═════ TEXTE À EXAMINER ═════

National Photo Company Collection (1927)

Le 9 mai dernier, le spécialiste reconnu de l’islam politique Olivier Roy était invité par la chaire Yves Oltramare de l’IHEID à donner une conférence portant, entre autres thèmes, sur le harcèlement sexuel. Vanessa Gauthier Vela, elle-même doctorante à l’IHEID, s’interroge sur la pertinence d’offrir une telle tribune à un non-spécialiste en la matière. Pour elle, la thèse défendue par Olivier Roy revêt, sous couvert du vernis de la respectabilité universitaire, un caractère foncièrement antiféministe.


 

Une semaine après la Feminist Week à l’Institut de hautes études internationales et du développement (IHEID) et moins de deux semaines après un bulletin interne « invitant à joindre le mouvement global pour éliminer le harcèlement sexuel », la chaire Yves Oltramare de l’IHEID1 nous a proposé un rendez-vous pour le moins étonnant le 9 mai dernier sous le titre « De quoi le cochon est-il le nom ? Des agressions de Cologne à l’affaire Weinstein ». Bien qu’il fût intriguant d’être invité à écouter Olivier Roy, spécialiste reconnu de l’islam politique, pour discuter de harcèlement sexuel, c’est malheureusement à environ une heure de discours antiféministe que j’ai assisté.

En commençant, le chercheur a tout de suite annoncé qu’il allait présenter « un ensemble de sujets hétérogènes ». Il a ainsi introduit la question des agressions sexuelles en comparant les événements du Jour de l’an 2016 à Cologne2 à la vague de dénonciations (#MeToo) qui a lieu en ce moment. Il a présenté les premiers comme ayant suscité des réactions visant la religion islamique, la solution étant une réforme de l’islam, tandis que le deuxième aurait été interprété comme un problème de nature, « un problème de libido des hommes ». Dans les deux cas, Olivier Roy a balayé rapidement de la main l’argument de la culture patriarcale, dont le rôle a pourtant été démontré par de nombreuses analyses du harcèlement sexuel, sous le prétexte suivant (pour le moins étonnant dans une institution académique) : « non, ce n’est pas culturel, parce que c’est dans toutes les cultures ».

 

C’était mieux avant !

═════

### CONSIGNE
Poursuivez le texte sur la conférence d'Olivier Roy à l'IHEID à partir de l'endroit où il s'arrête. Le matériel qui se trouve plus bas n'a aucun lien avec le texte.

═════ JEU DE DONNÉES ═════

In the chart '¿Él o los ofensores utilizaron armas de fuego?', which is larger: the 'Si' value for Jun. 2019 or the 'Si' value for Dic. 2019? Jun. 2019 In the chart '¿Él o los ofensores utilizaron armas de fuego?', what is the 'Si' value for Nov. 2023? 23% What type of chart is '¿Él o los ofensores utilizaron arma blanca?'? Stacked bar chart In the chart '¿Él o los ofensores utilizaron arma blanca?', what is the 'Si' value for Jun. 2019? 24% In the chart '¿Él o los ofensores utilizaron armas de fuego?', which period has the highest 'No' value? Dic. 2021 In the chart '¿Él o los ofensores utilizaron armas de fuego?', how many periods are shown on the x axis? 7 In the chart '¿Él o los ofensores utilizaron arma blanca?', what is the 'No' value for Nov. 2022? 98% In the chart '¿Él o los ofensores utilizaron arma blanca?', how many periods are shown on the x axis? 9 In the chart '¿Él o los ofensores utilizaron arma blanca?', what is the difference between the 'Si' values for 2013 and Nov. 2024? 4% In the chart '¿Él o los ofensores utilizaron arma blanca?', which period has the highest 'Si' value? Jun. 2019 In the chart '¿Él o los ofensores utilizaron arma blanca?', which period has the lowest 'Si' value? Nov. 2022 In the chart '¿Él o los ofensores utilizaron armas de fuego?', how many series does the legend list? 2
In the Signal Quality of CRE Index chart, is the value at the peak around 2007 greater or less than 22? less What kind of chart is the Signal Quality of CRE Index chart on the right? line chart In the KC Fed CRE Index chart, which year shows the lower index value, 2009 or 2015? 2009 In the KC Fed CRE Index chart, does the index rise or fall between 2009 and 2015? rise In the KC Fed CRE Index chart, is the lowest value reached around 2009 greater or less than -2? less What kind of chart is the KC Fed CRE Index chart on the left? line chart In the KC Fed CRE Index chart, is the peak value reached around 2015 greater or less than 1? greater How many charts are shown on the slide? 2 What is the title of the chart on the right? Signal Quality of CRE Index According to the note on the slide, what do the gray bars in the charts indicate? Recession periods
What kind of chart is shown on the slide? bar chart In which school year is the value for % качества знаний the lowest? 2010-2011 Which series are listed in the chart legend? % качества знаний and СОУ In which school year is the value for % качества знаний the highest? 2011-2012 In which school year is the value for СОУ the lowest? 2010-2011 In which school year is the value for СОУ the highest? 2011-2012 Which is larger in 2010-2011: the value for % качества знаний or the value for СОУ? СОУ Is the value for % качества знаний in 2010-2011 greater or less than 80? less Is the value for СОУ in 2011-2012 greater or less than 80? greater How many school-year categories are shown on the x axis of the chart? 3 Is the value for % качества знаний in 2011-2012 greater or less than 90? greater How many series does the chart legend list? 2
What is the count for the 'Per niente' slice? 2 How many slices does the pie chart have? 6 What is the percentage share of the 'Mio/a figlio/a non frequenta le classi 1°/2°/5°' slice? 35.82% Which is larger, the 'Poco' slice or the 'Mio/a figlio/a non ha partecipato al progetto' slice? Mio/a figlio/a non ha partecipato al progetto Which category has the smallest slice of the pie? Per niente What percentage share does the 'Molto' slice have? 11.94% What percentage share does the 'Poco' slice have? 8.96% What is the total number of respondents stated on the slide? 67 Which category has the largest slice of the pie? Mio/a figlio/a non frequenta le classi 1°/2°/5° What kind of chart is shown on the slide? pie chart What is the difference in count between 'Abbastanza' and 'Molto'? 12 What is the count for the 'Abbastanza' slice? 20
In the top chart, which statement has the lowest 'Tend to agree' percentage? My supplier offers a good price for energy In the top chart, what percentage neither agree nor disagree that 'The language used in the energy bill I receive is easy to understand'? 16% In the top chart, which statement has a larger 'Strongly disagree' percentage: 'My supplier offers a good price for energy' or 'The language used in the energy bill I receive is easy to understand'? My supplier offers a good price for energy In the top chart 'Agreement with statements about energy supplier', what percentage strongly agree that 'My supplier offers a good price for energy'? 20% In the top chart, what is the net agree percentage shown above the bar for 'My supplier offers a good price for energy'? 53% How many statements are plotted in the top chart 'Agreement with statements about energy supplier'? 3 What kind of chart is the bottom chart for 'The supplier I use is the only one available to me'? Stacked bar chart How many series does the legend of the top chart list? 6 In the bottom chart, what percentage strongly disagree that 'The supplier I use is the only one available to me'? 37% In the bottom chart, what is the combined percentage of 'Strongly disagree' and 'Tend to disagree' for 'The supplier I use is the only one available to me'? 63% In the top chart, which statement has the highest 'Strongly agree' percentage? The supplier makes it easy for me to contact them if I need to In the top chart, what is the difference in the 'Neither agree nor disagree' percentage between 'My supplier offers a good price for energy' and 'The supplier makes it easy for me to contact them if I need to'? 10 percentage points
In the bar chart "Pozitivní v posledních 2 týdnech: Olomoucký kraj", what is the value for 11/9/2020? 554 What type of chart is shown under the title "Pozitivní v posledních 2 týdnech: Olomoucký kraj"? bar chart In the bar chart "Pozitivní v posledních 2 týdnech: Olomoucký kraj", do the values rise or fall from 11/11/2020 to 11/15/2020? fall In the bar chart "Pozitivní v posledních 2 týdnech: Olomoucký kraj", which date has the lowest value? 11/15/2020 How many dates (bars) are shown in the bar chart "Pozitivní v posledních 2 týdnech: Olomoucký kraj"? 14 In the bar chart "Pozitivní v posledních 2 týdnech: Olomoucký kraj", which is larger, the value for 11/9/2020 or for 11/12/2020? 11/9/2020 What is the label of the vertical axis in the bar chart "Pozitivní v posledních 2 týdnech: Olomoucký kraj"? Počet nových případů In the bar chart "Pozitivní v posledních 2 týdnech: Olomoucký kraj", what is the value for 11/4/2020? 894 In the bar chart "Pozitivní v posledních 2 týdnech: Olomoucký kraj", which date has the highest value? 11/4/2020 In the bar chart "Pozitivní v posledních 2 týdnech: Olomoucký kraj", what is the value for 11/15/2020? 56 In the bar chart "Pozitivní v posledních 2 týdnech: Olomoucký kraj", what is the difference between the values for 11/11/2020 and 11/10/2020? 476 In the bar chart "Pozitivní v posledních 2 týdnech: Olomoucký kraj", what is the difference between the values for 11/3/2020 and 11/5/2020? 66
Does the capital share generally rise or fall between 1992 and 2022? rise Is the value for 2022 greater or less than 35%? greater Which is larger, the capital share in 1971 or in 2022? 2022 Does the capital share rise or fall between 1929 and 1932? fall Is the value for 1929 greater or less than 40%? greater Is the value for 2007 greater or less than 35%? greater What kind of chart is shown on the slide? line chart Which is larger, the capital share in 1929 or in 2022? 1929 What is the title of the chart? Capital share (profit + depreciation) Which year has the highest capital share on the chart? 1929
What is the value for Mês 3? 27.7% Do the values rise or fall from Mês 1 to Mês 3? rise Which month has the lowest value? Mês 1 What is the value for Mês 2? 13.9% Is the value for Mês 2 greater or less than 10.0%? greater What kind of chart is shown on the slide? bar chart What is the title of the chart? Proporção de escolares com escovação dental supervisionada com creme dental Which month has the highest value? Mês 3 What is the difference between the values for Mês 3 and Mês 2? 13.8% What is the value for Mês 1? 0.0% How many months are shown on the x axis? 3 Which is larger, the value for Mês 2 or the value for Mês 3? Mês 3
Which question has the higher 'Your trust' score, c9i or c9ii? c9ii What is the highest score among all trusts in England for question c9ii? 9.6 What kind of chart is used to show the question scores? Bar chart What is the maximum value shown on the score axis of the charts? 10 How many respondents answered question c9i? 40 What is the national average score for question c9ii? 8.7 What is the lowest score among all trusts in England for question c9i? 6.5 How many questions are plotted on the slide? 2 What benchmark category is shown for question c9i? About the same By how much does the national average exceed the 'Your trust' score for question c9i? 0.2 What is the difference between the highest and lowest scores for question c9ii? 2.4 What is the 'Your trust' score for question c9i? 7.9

═════

### RÉPONSE
Après cette introduction pour le moins déroutante, le présentateur en est venu à sa thèse principale. Il a ainsi avancé que la mondialisation vécue actuellement entraîne une crise de la culture. Olivier Roy a expliqué que la culture est ce qui nous permet de communiquer, mais ses exemples disparates ont rendu sa démonstration difficile à suivre. Il a expliqué que la culture valorise l’implicite et l’ambiguïté, ce qui est nécessaire, par exemple, pour plaisanter. C’est cette notion de culture qui serait remise en cause. Le sens de cette crise est la perte de l’implicite. Il n’y a plus de possibilité d’ambiguïté, car la situation de globalisation demande un système de code. Un code serait ainsi purement explicite, il ne permet pas d’espace privé et ne demande pas de déchiffrement – par exemple, le Code de la route. Olivier Roy a illustré cette perte de l’implicite par l’exemple du « globish », qui serait un anglais de niveau limité répandu dans ce monde mondialisé et par l’exemple de la disparition de l’humour.

Le conférencier a également lié le débat en cours sur le harcèlement sexuel à la crise du concept de culture. Ainsi, le consentement entre personnes, dans un rapport sexuel ou un rapport de séduction, perçu jusqu’ici comme relevant de l’implicite, devrait désormais être exprimé selon un code explicite. De cette manière, le présentateur place code et culture en opposition, un code étant explicite, tandis que la culture est implicite et demande un déchiffrement permanent. C’est par cette logique que nous serions en train d’assister à « la disparition de l’humour » et à l’établissement de « la souffrance comme un sentiment qui donne droit à la réparation ».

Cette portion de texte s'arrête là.